During his interview with Steve Inskeep from NPR, after accusing Russell Moore of being a closet liberal because he doesn't support Trump which is funny because Trump holds essentially no classically conservative political position except for a couple that he put on for the election like he put on his dorky "Make America Great Again" hats, Inskeep asked the obvious question about Trump's well documented and often flaunted immoral behavior, behavior which would have presumably gotten him kicked out of Falwell's school on multiple occasions. Here is the exchange:
INSKEEP: Is his personal life or any candidate's personal life relevant to you?
FALWELL, JR.: Well, I think Jesus said we're all sinners. When they ask that question, I always talk about the story of the woman at the well who had had five husbands and she was living with somebody she wasn't married to, and they wanted to stone her. And Jesus said he's - he who is without sin cast the first stone. I just see how Donald Trump treats other people, and I'm impressed by that.Anyone with even a basic level of familiarity with the Gospels knows something is wrong here. Falwell is talking about two different events in the Gospel as if they were the same event. He uses enough detail to conclude that he is drawing from both but he doesn't seem to realize they are different accounts. I imagine he had this response to the inevitable question from Inskeep ready and still he totally confused the two. As a refresher, the woman at the well with five husbands comes from John, chapter 4, specifically John 4:7-30. This is a Samaritan woman Jesus is speaking to. Four chapters later, in John 8:1-11, Jesus brings him a woman, I assume a Jew, who was caught in the act of adultery and the Pharisees wanted to trap Him in how to deal with her. This account is pretty controversial in terms of whether it should be included in John's Gospel or not. Regardless, we have two events with two very different sets of circumstances. The only commonality was that both stories dealt with women engaged in sin. It is also instructive to note that with the woman about to be stoned, Jesus said to her to go and sin no more, not go and sin some more and then run for President.
I might expect and excuse someone who was a young Christian and had not had the chance to study the Bible like he should that made this mistake. The President of a Seminary, a 54 year old man who grew up in the household of Jerry Falwell and undoubtedly was at church multiple times a week for more than half a century, a man who oversees the education of over 100,000 students who trust that Liberty is an evangelical school? Please. This was more than just a slip on a small detail, this is the statement of someone who apparently doesn't know that what he described as one event is what the Bible records as two distinct and very different events in the ministry of Jesus. You might think I am nitpicking or being overly harsh but if anything I am being too soft on this.

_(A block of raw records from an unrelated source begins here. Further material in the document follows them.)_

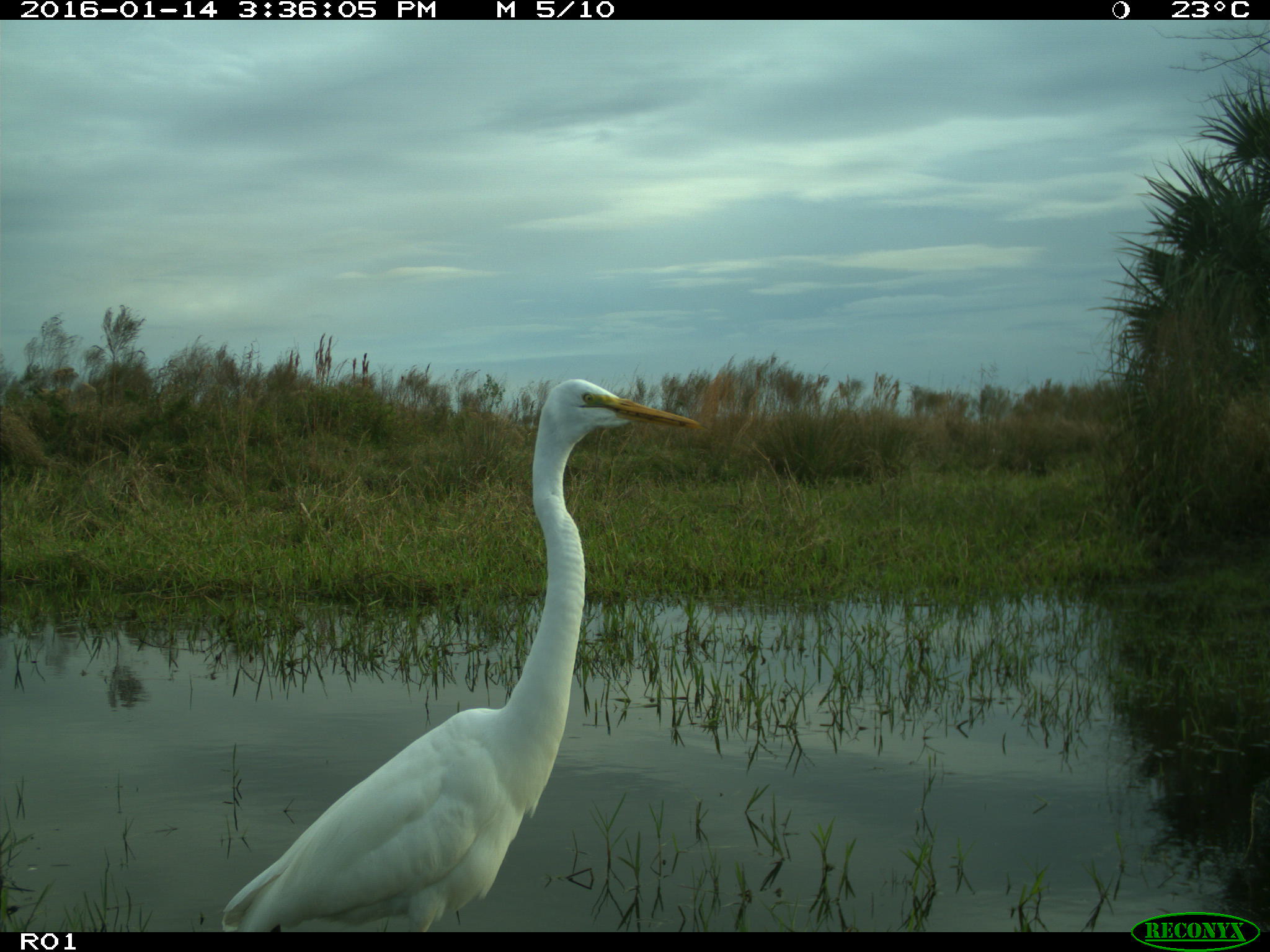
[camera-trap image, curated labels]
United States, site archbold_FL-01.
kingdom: Animalia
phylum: Chordata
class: Aves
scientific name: Aves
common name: birds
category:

It is bad enough that someone with the public platform and influence over not just the tens of thousands of students at Liberty but potentially millions more who are taught by clergy and missionaries trained at Liberty, not to mention getting on national news broadcasts on a regular basis, is using his influence to shill for a deplorable individual that is the antithesis of every quality the Bible tells us to emulate. To do that while butchering a Biblical example that makes little sense anyway and making a fool of himself while he is at it is inexcusable. Mr. Falwell might be better served and might serve the student body of Liberty better if he spent less time singing the praises of Donald Trump and more time reading the Bible.